À faire:
A – Selon le dossier sur la séparation des pouvoirs, de quel ouvrage la théorie de la séparation des pouvoirs tire-t-elle son origine ?
B – Dans le dossier sur la séparation des pouvoirs, recopiez le passage allant de « Nous analysons ci-dessous » jusqu'à « l’Etat de droit. » en remplaçant « manipulations » par « détournements ».

Le document:
Dossier : La faiblesse de l’argument de la séparation des pouvoirs comme excuse au déni de justice (suite et fin)

Publié le 26 Octobre 2014

Dossier : La faiblesse de l’argument de la séparation des pouvoirs comme excuse au déni de justice (suite et fin)

Ces deniers temps, on entend souvent le Ministre de la Justice invoquer le principe de la « séparation des pouvoirs » pour renvoyer la balle au pouvoir exécutif et justifier le manque d’action de la justice guinéenne dans les dossiers encombrants pour le régime. Le même Ministre ne se prive pas de faire la navette entre son rôle régalien de Ministre de la Justice et celui politique d’Avocat Défenseur des intérêts politico-électoraux du Président et de son parti, le RPG. Les prises de position partisanes, les atermoiements, l’approche minimaliste et le manque de visibilité des actions du Ministre de la Justice en faveur de la justice neutre et impartiale commencent à faire douter de son engagement pour la construction de l’Etat de droit en Guinée.

La théorie de séparation des pouvoirs tire son origine de l’Esprit des Lois de Montesquieu qui résume le principe en ces termes : « Pour qu’on ne puisse pas abuser du pouvoir, il faut que, par la disposition des choses, le pouvoir arrête le pouvoir. » Chaque pays a sa version de la conception de séparation des pouvoirs. Les Etats-Unis appliquent le concept à travers les « checks and balances » (freins et contrepoids) de leur système de gouvernement, alors que le la France préfère une approche nuancée. Le concept a été parfois dénaturé, soit à cause du refus du pouvoir judiciaire d’assumer l’indépendance d’action que la Constitution lui garantit, soit à cause de la concurrence entre les institutions des pouvoirs séparés pour le contrôle des leviers de prise de décision. Suite à cette concurrence, le pouvoir exécutif pourrait chercher à avoir de l’ascendant sur le pouvoir judiciaire ou vice-versa.

Nous analysons ci-dessous les abus et manipulations du concept de séparation des pouvoirs sous le régime Condé et les implications pour la construction de l’Etat de droit.

Comment le principe de la séparation des pouvoirs peut être abusé ?

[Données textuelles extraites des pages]
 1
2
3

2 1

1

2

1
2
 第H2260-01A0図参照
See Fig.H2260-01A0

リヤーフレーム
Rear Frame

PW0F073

Corrigé de l'exercice:
A – De l'Esprit des Lois de Montesquieu.

B –
Nous analysons ci-dessous les abus et détournements du concept de séparation des pouvoirs sous le régime Condé et les implications pour la construction de l’Etat de droit.